In fact, at bottom, it doesn't deal with meaning at all. Instead of taking a linguistic expression as something that requires decoding, Google Translate (GT) takes it as something that has probably been said before.
It uses vast computing power to scour the internet in the blink of an eye, looking for the expression in some text that exists alongside its paired translation.
The corpus it can scan includes all the paper put out since 1957 by the EU in two dozen languages, everything the UN and its agencies have ever done in writing in six official languages, and huge amounts of other material, from the records of international tribunals to company reports and all the articles and books in bilingual form that have been put up on the web by individuals, libraries, booksellers, authors and academic departments.

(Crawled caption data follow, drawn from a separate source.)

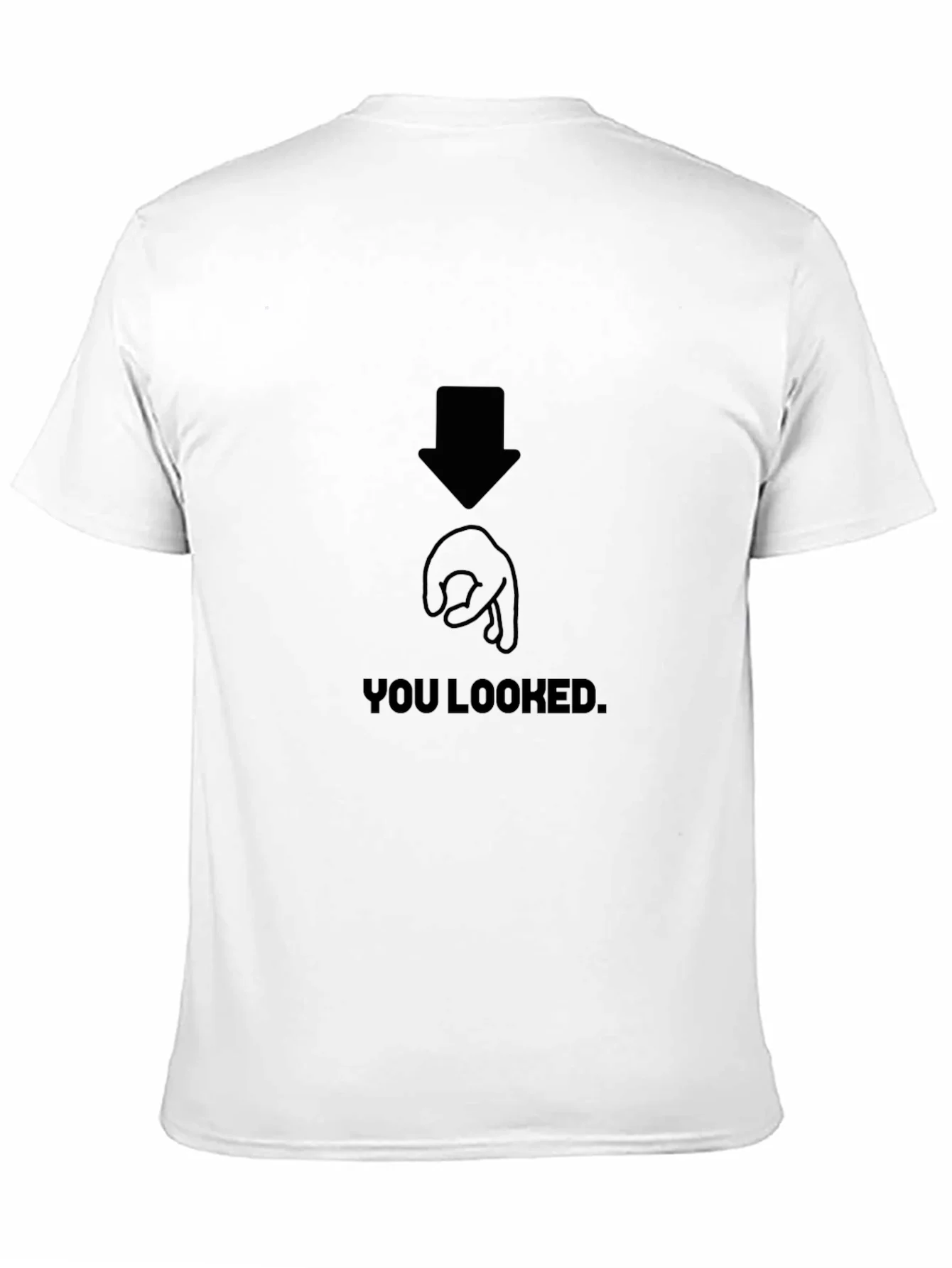 You Looked Joke Graphic T-Shirt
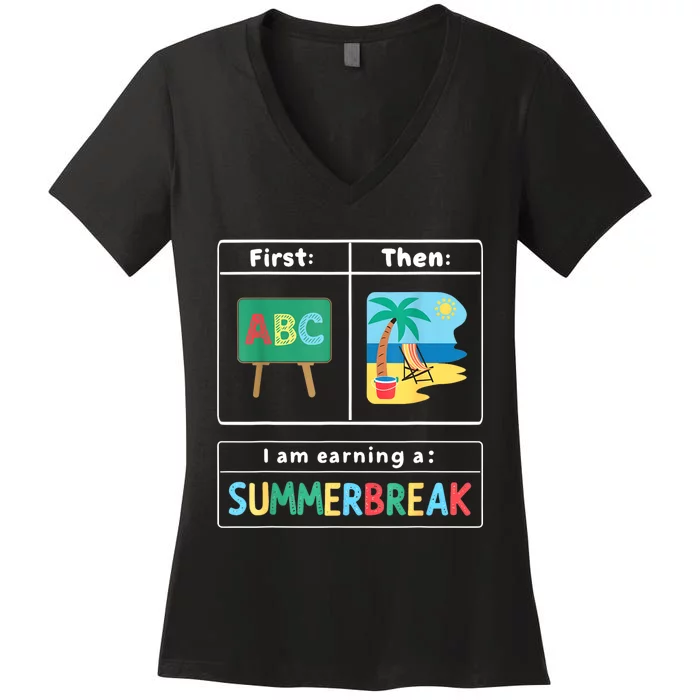 First Teach Then Beach Teacher I Am Earning A Summerbreak Women's V-Neck T-Shirt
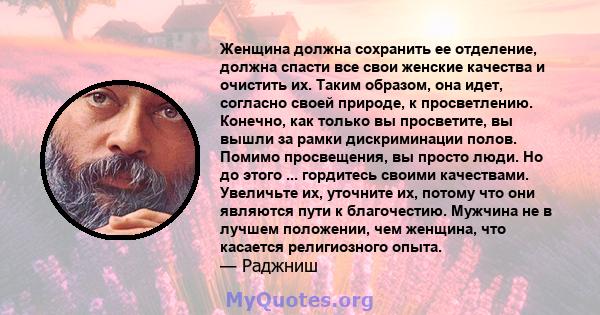 Женщина должна сохранить ее отделение, должна спасти все свои женские качества и очистить их. Таким образом, она идет, согласно своей природе, к просветлению. Конечно, как только вы просветите, вы вышли за рамки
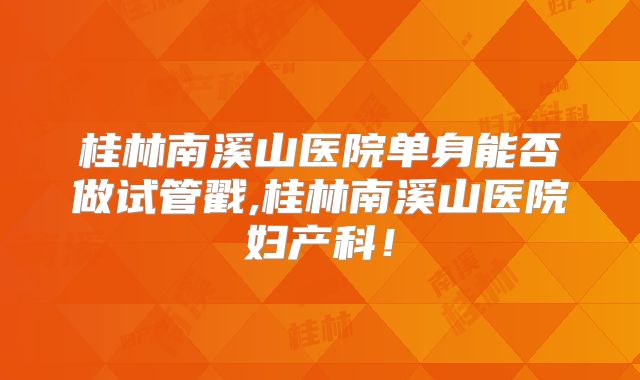 桂林南溪山医院单身能否做试管戳,桂林南溪山医院妇产科！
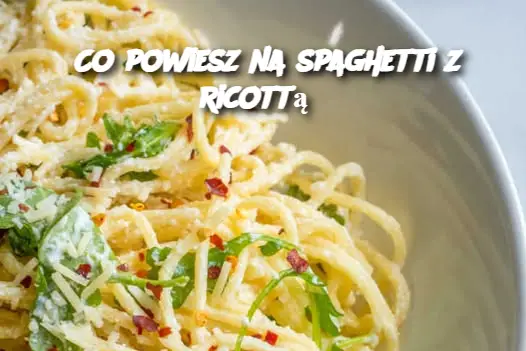 Co powiesz na spaghetti z ricottą?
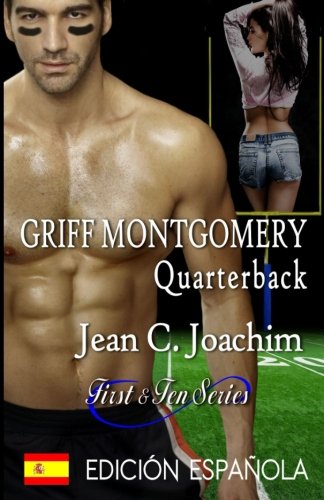Griff Montgomery, Quarterback (Edicion Espanola): Volume 1 (First & Ten (Edicion Espanola))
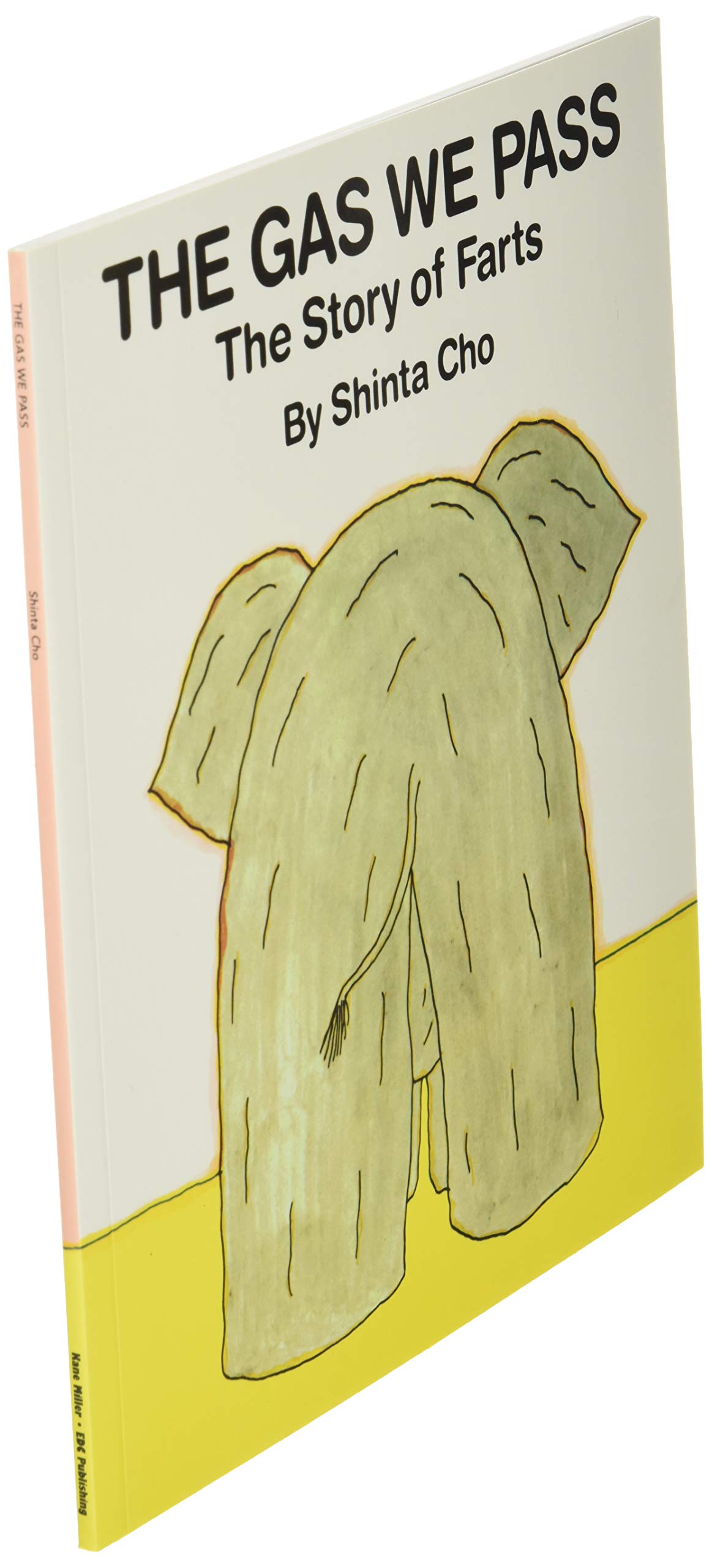 The Gas We Pass: The Story of Farts (My Body Science)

Drawing on the already established patterns of matches between these millions of paired documents, Google Translate uses statistical methods to pick out the most probable acceptable version of what's been submitted to it.
Much of the time, it works. It's quite stunning. And it is largely responsible for the new mood of optimism about the prospects for "fully automated high-quality machine translation".
Google Translate could not work without a very large pre-existing corpus of translations. It is built upon the millions of hours of labour of human translators who produced the texts that GT scours.